### Directions
Update the listing below by replacing every instance of "hillside slope" with "hill slope" and leaving all other text unchanged.

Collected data
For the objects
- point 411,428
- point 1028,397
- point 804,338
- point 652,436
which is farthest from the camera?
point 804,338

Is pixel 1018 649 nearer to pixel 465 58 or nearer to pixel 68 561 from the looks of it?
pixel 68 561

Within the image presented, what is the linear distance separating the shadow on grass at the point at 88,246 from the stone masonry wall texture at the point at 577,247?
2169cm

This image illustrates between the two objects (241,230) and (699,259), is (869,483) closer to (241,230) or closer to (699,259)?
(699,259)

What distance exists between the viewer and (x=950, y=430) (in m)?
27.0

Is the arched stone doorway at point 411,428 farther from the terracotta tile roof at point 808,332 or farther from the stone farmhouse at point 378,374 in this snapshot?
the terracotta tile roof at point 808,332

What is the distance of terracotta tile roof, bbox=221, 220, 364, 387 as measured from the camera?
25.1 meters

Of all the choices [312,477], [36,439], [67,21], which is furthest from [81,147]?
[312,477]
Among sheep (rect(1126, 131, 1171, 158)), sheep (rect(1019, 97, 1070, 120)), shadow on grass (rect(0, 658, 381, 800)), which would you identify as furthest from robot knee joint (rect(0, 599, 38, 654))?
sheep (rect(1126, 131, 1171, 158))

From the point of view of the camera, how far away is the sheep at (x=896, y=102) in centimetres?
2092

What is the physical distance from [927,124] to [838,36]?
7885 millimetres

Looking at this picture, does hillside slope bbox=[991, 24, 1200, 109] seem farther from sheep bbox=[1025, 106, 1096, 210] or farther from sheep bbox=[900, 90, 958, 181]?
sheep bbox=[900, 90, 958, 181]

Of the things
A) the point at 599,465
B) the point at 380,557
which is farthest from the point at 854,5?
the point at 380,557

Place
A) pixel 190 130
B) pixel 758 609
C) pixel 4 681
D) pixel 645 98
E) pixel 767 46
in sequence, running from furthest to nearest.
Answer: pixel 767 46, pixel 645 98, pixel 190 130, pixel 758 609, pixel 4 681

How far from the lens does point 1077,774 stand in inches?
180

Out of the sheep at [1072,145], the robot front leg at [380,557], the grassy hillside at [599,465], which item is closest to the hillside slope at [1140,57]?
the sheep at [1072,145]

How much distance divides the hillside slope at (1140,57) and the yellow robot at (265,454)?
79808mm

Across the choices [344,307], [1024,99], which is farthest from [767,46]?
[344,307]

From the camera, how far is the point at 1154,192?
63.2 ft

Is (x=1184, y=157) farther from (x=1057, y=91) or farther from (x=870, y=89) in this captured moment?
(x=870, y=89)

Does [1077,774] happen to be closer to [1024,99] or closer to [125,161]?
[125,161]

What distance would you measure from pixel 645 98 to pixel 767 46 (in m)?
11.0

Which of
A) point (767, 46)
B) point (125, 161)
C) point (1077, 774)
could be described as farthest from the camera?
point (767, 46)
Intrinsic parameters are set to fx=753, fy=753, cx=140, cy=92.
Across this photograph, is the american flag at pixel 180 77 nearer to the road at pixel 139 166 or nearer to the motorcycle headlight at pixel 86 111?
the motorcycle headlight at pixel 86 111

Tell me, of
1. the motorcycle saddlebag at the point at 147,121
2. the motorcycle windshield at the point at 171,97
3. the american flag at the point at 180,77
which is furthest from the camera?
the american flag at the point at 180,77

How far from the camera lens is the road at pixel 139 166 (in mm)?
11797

### Response to this exercise
For the objects
- point 411,428
- point 1028,397
- point 804,338
- point 652,436
which is farthest from the camera?
point 804,338

Is pixel 1018 649 nearer to pixel 465 58 or nearer to pixel 68 561 from the looks of it?
pixel 68 561

Within the image presented, what is the linear distance separating the shadow on grass at the point at 88,246 from the stone masonry wall texture at the point at 577,247?
2169cm

This image illustrates between the two objects (241,230) and (699,259), is (869,483) closer to (241,230) or closer to (699,259)?
(699,259)

What distance exists between the viewer and (x=950, y=430) (in m)?
27.0

Is the arched stone doorway at point 411,428 farther from the terracotta tile roof at point 808,332 or farther from the stone farmhouse at point 378,374 in this snapshot?
the terracotta tile roof at point 808,332

What is the distance of terracotta tile roof, bbox=221, 220, 364, 387 as measured from the camera?
25.1 meters

Of all the choices [312,477], [36,439], [67,21], which is furthest from [81,147]?
[312,477]
Among sheep (rect(1126, 131, 1171, 158)), sheep (rect(1019, 97, 1070, 120)), shadow on grass (rect(0, 658, 381, 800)), which would you identify as furthest from robot knee joint (rect(0, 599, 38, 654))?
sheep (rect(1126, 131, 1171, 158))

From the point of view of the camera, how far away is the sheep at (x=896, y=102) in centimetres?
2092

What is the physical distance from [927,124] to [838,36]?
7885 millimetres

Looking at this picture, does hill slope bbox=[991, 24, 1200, 109] seem farther from sheep bbox=[1025, 106, 1096, 210] or farther from sheep bbox=[900, 90, 958, 181]?
sheep bbox=[900, 90, 958, 181]

Of the things
A) the point at 599,465
B) the point at 380,557
which is farthest from the point at 854,5?
the point at 380,557

Place
A) pixel 190 130
B) pixel 758 609
C) pixel 4 681
D) pixel 645 98
E) pixel 767 46
in sequence, running from furthest to nearest.
Answer: pixel 767 46, pixel 645 98, pixel 190 130, pixel 758 609, pixel 4 681

How far from the lens does point 1077,774 stand in inches?
180

Out of the sheep at [1072,145], the robot front leg at [380,557], the grassy hillside at [599,465], which item is closest to the hill slope at [1140,57]?
the sheep at [1072,145]

How much distance divides the hill slope at (1140,57) and the yellow robot at (265,454)?
79808mm

Across the choices [344,307], [1024,99], which is farthest from [767,46]?
[344,307]

From the camera, how far is the point at 1154,192?
63.2 ft

Is (x=1184, y=157) farther from (x=1057, y=91) or farther from (x=870, y=89) in this captured moment?
(x=870, y=89)

Does [1077,774] happen to be closer to [1024,99] or closer to [125,161]?
[125,161]

What distance would you measure from pixel 645 98 to pixel 767 46 (in m)?
11.0

Which of
A) point (767, 46)
B) point (125, 161)
C) point (1077, 774)
could be described as farthest from the camera?
point (767, 46)
Intrinsic parameters are set to fx=753, fy=753, cx=140, cy=92.
Across this photograph, is the american flag at pixel 180 77 nearer to the road at pixel 139 166 or nearer to the motorcycle headlight at pixel 86 111?
the motorcycle headlight at pixel 86 111

Tell me, of
1. the motorcycle saddlebag at the point at 147,121
2. the motorcycle windshield at the point at 171,97
3. the american flag at the point at 180,77
which is furthest from the camera?
the american flag at the point at 180,77

How far from the camera lens is the road at pixel 139 166 (in mm)?
11797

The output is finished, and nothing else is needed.